DOCUMENT EXCERPT ::
__________

At Your Convenience

Food and nutrition. In concept it seems straightforward enough. Food is what we eat to obtain the nourishment and thus the energy to keep us going from day to day. Yet food has undergone radical changes over the past hundred years, especially in the industrialized West. People who lived at the turn of the 20th century wouldn’t recognize today’s grocery stores, and they certainly wouldn’t recognize much of what fills grocery store shelves as nourishment.

It all began with a push toward greater convenience in an increasingly mechanized world. Electricity and then electronics brought with them an endless stream of new gadgets for the home, each promising to make life easier in some way. Many of these time- and labor-saving devices were destined for the kitchen. Factories, too, were retooled to streamline the manufacture of everything, including food. But a growing segment of today’s population is concerned about healthy eating and about the place of heavily processed foods in their diet. Should convenience be the ruler by which we measure food and nutrition?

Some convenience foods actually predate the 20th century, among them canned soups, fruits and vegetables; gelatin dessert mixes; ketchup and other prepared condiments; pancake mixes; ready-to-eat breakfast cereals; sweetened condensed milk. After the First World War, these and more found their way into the kitchens of eager young housewives, with manufacturers often promoting their innovative products via free recipe books.

There’s no denying that flavor, texture and nutrients suffered, but people began to rely on these conveniences, and their tastes simply changed to accommodate. It was, after all, an era of scientific progress.

__________

TASK :: Rewrite the passage on convenience foods from the words "Some convenience foods" through "free recipe books.", putting "waffle mixes" in place of "pancake mixes". Rely only on the passage on convenience foods.

ROWS ::

__________

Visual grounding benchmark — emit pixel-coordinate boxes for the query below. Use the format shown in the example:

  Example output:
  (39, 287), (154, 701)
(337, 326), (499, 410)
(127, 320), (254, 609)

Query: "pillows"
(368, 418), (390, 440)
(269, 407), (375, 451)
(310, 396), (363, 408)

__________

SOLVED EXERCISE ::
Some convenience foods actually predate the 20th century, among them canned soups, fruits and vegetables; gelatin dessert mixes; ketchup and other prepared condiments; waffle mixes; ready-to-eat breakfast cereals; sweetened condensed milk. After the First World War, these and more found their way into the kitchens of eager young housewives, with manufacturers often promoting their innovative products via free recipe books.